## Written request
Output the stretch of records from the line that contains "What is the measurable gap" through the line that contains "38 centimetres", both included, reproducing each line unchanged.
[START OF Records to process]
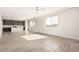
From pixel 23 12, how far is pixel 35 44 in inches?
27.7

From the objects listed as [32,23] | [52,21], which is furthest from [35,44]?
[52,21]

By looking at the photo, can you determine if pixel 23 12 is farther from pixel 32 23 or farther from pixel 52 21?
pixel 52 21

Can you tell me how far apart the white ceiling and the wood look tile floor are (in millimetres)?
345

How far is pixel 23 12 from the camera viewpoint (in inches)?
67.3

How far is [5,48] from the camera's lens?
1679 mm

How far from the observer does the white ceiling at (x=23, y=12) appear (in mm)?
1637

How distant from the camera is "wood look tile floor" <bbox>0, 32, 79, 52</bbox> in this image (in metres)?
1.69

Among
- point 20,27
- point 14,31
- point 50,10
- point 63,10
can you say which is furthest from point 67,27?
point 14,31

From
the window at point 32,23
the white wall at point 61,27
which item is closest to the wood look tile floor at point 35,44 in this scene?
the white wall at point 61,27

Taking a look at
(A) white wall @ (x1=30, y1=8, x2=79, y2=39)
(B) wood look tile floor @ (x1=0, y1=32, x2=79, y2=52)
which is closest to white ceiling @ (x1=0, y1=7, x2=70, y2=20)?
(A) white wall @ (x1=30, y1=8, x2=79, y2=39)
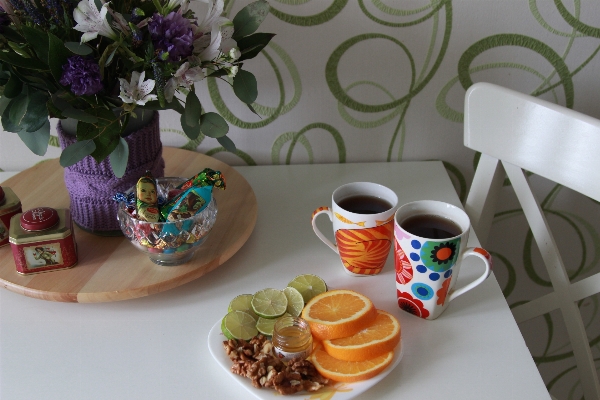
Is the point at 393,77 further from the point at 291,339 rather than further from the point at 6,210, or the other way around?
the point at 6,210

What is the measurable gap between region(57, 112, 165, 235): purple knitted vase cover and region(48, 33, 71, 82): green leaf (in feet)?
0.49

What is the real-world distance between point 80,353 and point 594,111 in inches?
38.6

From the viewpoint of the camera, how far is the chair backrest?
0.82m

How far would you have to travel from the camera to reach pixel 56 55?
0.64 metres

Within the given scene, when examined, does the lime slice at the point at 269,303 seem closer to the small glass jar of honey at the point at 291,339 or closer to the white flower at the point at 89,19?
the small glass jar of honey at the point at 291,339

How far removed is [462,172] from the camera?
1137 mm

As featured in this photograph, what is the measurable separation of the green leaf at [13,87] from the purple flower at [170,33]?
165 millimetres

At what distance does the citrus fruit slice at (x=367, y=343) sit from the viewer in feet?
2.11

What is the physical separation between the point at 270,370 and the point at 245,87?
38 centimetres

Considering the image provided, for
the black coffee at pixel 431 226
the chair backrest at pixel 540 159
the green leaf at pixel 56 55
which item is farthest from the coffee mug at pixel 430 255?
the green leaf at pixel 56 55

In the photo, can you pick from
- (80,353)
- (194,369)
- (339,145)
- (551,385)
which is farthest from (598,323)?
(80,353)

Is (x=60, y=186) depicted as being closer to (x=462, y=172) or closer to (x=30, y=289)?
(x=30, y=289)

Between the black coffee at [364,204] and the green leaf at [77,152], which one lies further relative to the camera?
the black coffee at [364,204]

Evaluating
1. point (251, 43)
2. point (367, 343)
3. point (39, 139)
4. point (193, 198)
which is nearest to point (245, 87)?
point (251, 43)
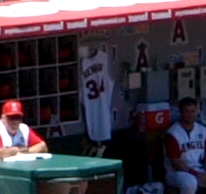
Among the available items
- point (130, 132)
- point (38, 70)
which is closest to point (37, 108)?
point (38, 70)

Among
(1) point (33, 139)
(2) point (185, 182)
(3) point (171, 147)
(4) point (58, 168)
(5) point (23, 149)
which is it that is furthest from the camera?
(3) point (171, 147)

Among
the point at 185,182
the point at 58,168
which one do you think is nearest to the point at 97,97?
the point at 185,182

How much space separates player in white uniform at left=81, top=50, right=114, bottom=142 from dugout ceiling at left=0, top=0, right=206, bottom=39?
3.11 ft

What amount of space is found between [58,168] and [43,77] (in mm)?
2880

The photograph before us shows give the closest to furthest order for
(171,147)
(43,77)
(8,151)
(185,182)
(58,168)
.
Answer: (58,168), (8,151), (43,77), (185,182), (171,147)

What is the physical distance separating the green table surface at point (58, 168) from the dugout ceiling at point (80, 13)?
3.83 ft

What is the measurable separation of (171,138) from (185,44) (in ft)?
4.66

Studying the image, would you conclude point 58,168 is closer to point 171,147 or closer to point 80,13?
point 80,13

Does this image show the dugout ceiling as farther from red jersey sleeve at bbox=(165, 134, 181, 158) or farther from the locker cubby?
red jersey sleeve at bbox=(165, 134, 181, 158)

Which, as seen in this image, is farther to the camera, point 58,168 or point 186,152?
point 186,152

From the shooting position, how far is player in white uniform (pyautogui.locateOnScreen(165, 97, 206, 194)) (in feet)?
49.5

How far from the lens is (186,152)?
49.9ft

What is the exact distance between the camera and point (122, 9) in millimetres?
13875

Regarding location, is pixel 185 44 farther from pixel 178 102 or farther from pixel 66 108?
pixel 66 108
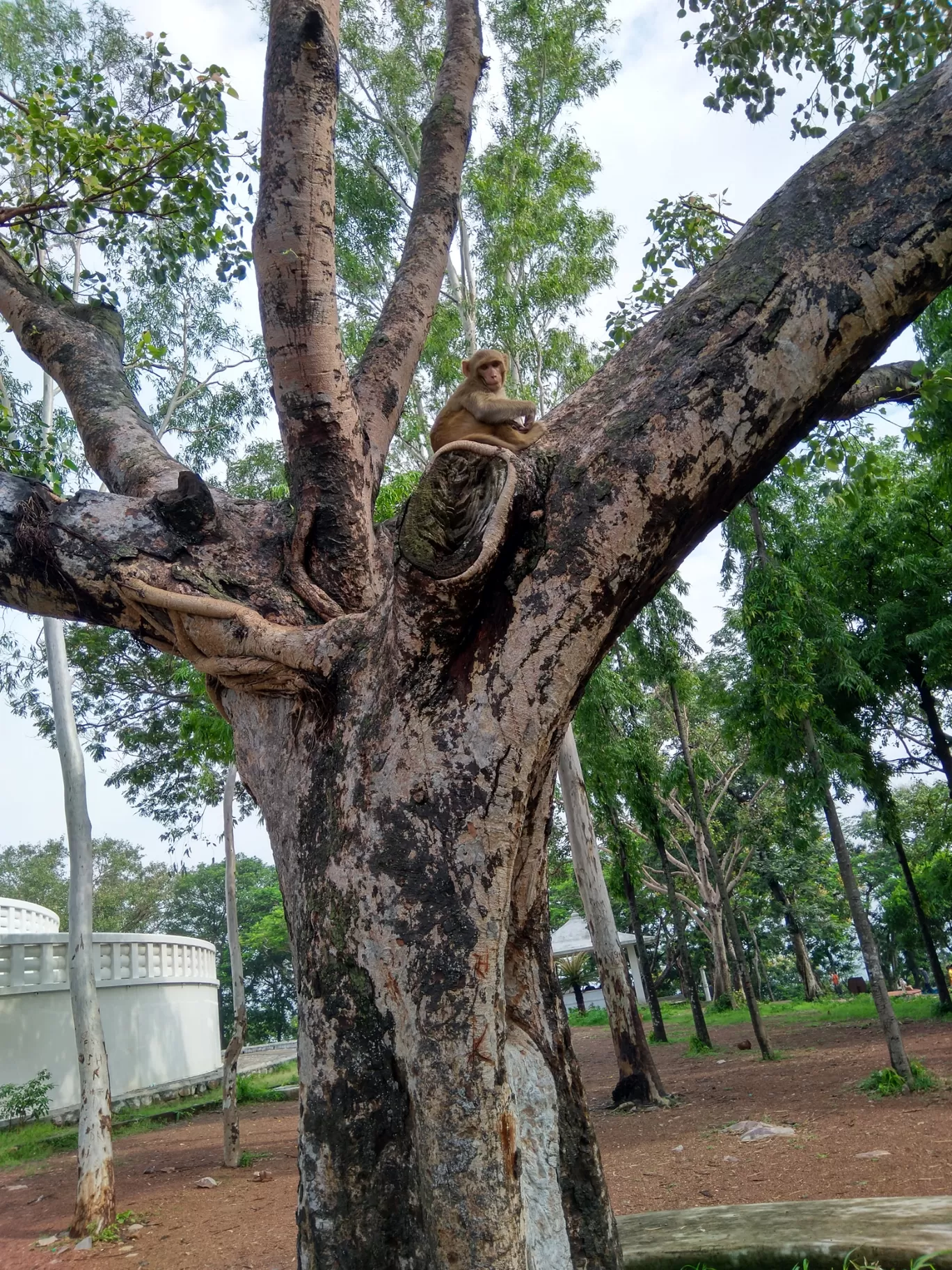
[END OF Records to process]
## Exercise output
What is the measurable gap between region(57, 112, 165, 235): purple knitted vase cover and region(48, 33, 71, 82): green leaf (in feet)?
0.49

What is the real-world distance between point 80,353 and point 594,111 in inches?
38.6

From the viewpoint of the camera, how far is the chair backrest?
0.82m

How far would you have to travel from the camera to reach pixel 56 55?
0.64 metres

Within the given scene, when examined, does the lime slice at the point at 269,303 seem closer to the small glass jar of honey at the point at 291,339 or closer to the white flower at the point at 89,19?
the small glass jar of honey at the point at 291,339

How far removed is [462,172] from the camera?
1137 mm

As featured in this photograph, what is the measurable separation of the green leaf at [13,87] from the purple flower at [170,33]?
165 millimetres

At what distance does the citrus fruit slice at (x=367, y=343) sit from the viewer in feet?
2.11

What is the physical separation between the point at 270,370 and the point at 245,87?
38 centimetres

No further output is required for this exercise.